# TMS Full Face Helmet Review



## Ganze (Feb 3, 2004)

After a crash that took me out of the game for 13 months of recovery, thankfully just a knee and not my face or head, I have decided to upgrade most of my protection.

I am 42 and most of my riding is done at skateparks these days. I always wear pads and a helmet since I have a family, mortgage and career. I never ride without the gear and never care how I look. I am always blown away by the old brigade guys, both skaters and bike guys, who ride or skate without protection. Just seems dumb to me. It goes in the win column to still be getting air and stuff at 42. Why worry about appearance? I digress.

The last crash reinforced the need for good gear in that both knees, instead of just the left, and my right elbow would have had to be reconstructed without good pads and I would have probably had a concussion as well without my trusty old school pro-tec helmet.

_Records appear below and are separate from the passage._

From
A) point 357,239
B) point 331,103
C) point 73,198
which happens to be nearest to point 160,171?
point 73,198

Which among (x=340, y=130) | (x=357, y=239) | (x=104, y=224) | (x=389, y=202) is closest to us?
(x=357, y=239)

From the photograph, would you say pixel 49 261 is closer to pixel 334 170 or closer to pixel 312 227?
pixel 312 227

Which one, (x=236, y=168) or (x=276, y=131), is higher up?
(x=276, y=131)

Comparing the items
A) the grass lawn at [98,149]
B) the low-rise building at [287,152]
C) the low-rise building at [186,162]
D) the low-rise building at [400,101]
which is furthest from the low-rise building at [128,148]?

When I got back to the park in early march I realized that I might as well dork all the way out and go with a full face helmet as well. after a quick search on ebay, I found TMS helmets. They sell motorcycle helmets.

Crazy cheap full face helmets....mine cost 35 shipped. Now before I get all the "Never scimp on something that can save your life..." I thought I would at least check it out for such a good price. Here's the helmet and here's me in it.

















It's an atv helmet. It's DOT rated. It's not real carbon fiber, just carbon fiber look abs or whatever plastic. It's not real heavy. It's a bit small for an xl, and the chin guard is a bit tight for my mug; but it's a decent helmet: especially for the price.

I have bought an xxl and we'll see about fit.

As for protection, it's at least as good as my protec ace, and it's full face. It's also at least as good as the old Gyro Switchblade that once saved my jaw and face from a nasty face plant years ago that left the rest of me really broken: my chin had a small abrasion from the inside of the helmet only.

I like it. I am big and don't ever think about the weight of my gear, especially since most of my riding requires gear designed to survive big hits on concrete. That being said, I think it's still in the same ballpark with other lower to mid priced full face mtb helmets.

Check 'em out. Search ebay. I like it enough to try the xxl, and if it's just the same size with thinner inner padding, I will send it back and use this one.

Oh, and I am not affiliated in any way with the company. I can't even tell you what tms stands for.

later.
ganze


----------



## _Maverick_ (Apr 13, 2013)

I thought I was the only one who thought people should be wearing full face helmets.


----------